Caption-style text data
-- -- --
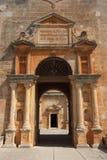 Détail de la construction antique de monastère Photographie stock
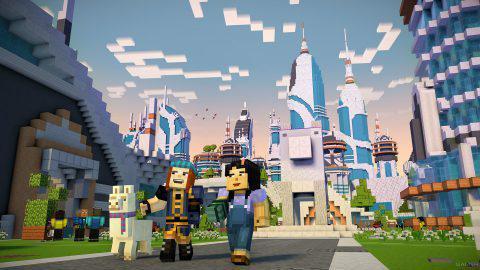 Minecraft: Story Mode Season 2 скачать на пк с торрента бесплатно и без смс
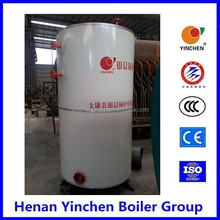 2015 new products oil fired steam boiler with burner and car wash machine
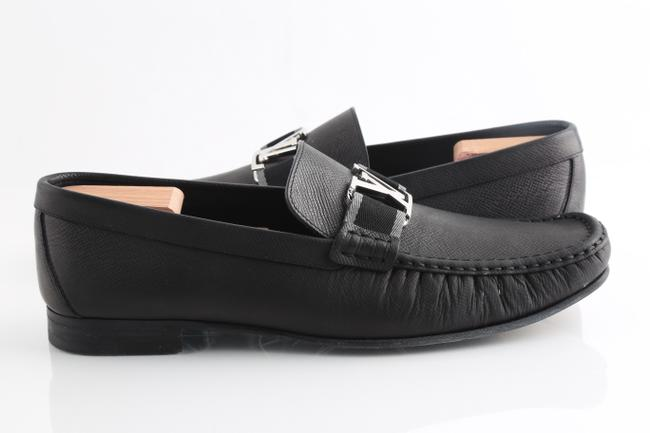 Item - Black Montaigne Loafers Shoes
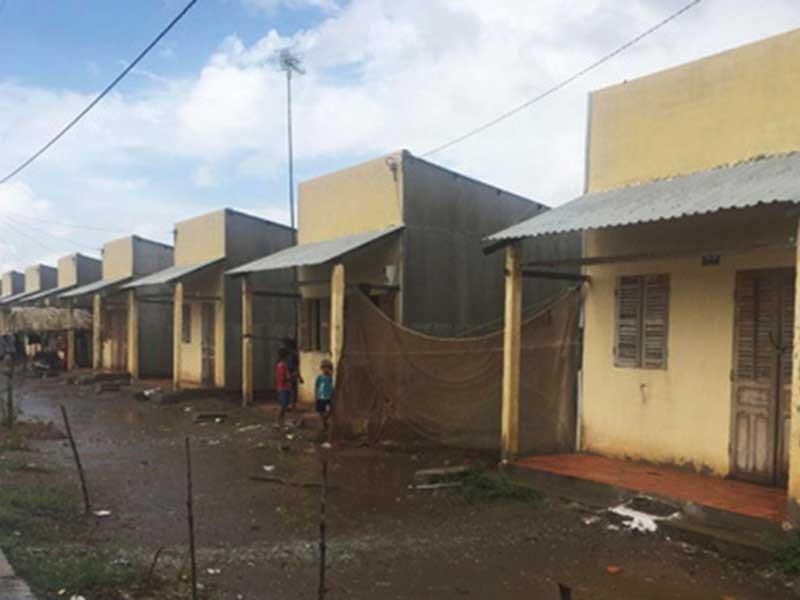 Dự án nhà cho người nghèo sai phạm tiền tỉ - ảnh 1
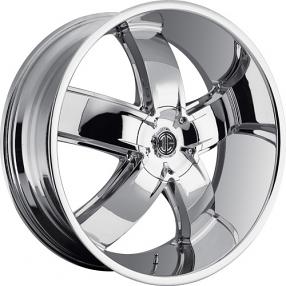 """26"""" 2Crave Wheels No.18 Chrome Rims"""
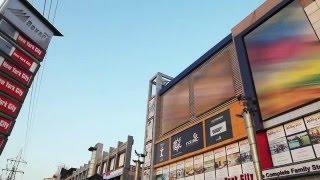 IndiaNIC - Video - 3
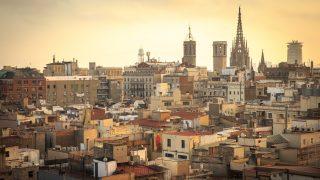 barcelona 2371941 1920 320x180 Qué es Curasana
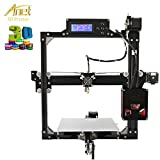 Anet i3 3D Drucker Kit Profi Industriell LCD 100MM/S MAX DIY 1.75mm Filament 3D Printer Kit mit SD-Card Reader & USB Kabel & 10M PLA Filament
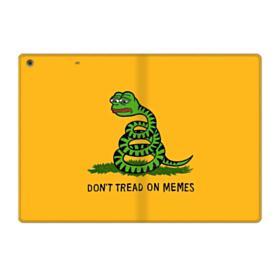 Pepe the frog don't tread on memes iPad 9.7 (2018) Folio Case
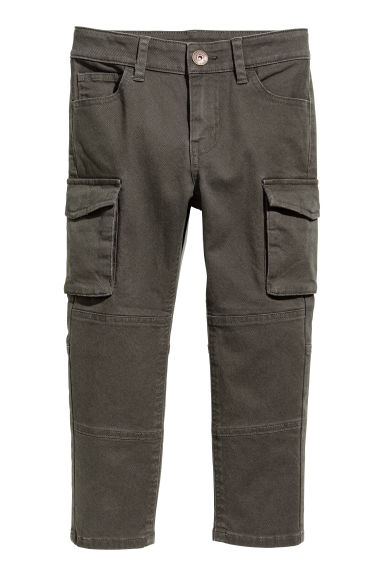 Cargo trousers - Dark khaki green - Kids | H&M GB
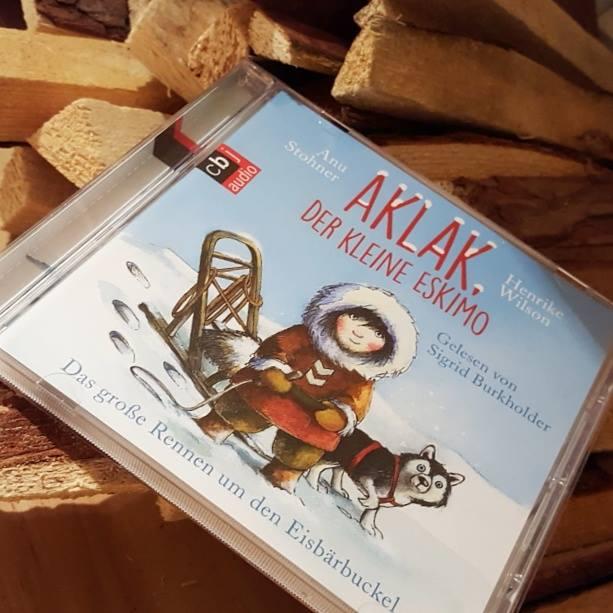 Aklak, der kleine Eskimo: Das große Rennen um den Eisbärbuckel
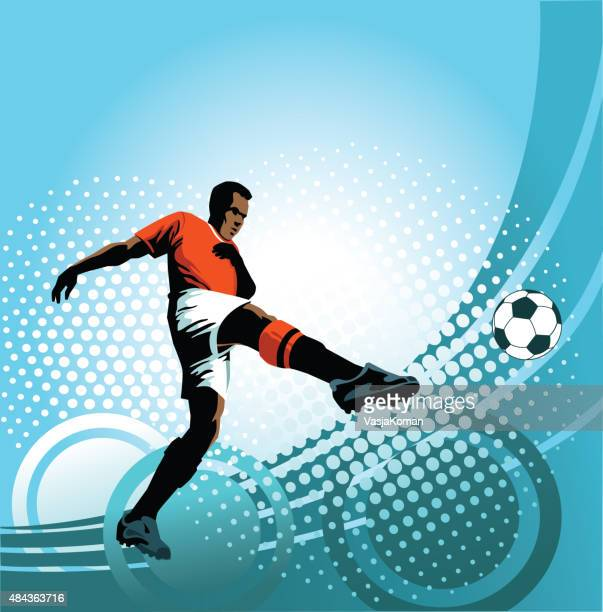 soccer player strikes perfect volley on blue background - midfielder soccer player stock illustrations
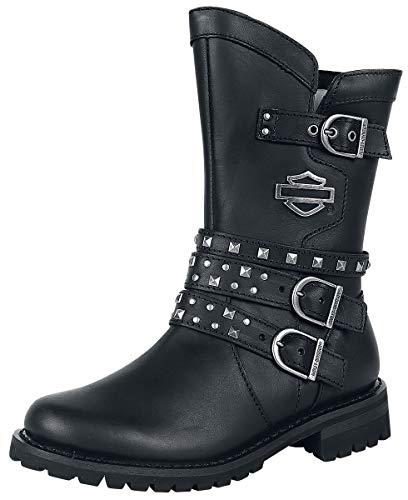 Harley Davidson Adrian Boots schwarz EU37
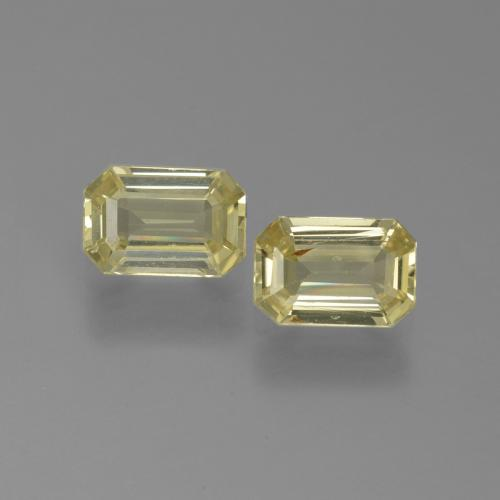 Yellow Sapphire Gem - 0.6ct Octagon Facet (ID: 444884)
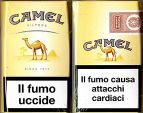 CamelCollectors https://camelcollectors.com/assets/images/pack-preview/NW-015-75.jpg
-- -- --
Problem to solve: Copy exactly, and copy nothing else: the lines from the one containing "Pepe the frog" through the end of the data, both ends included, with pictures left out.

Answer space:
 Pepe the frog don't tread on memes iPad 9.7 (2018) Folio Case
 Cargo trousers - Dark khaki green - Kids | H&M GB
 Aklak, der kleine Eskimo: Das große Rennen um den Eisbärbuckel
 soccer player strikes perfect volley on blue background - midfielder soccer player stock illustrations
 Harley Davidson Adrian Boots schwarz EU37
 Yellow Sapphire Gem - 0.6ct Octagon Facet (ID: 444884)
 CamelCollectors https://camelcollectors.com/assets/images/pack-preview/NW-015-75.jpg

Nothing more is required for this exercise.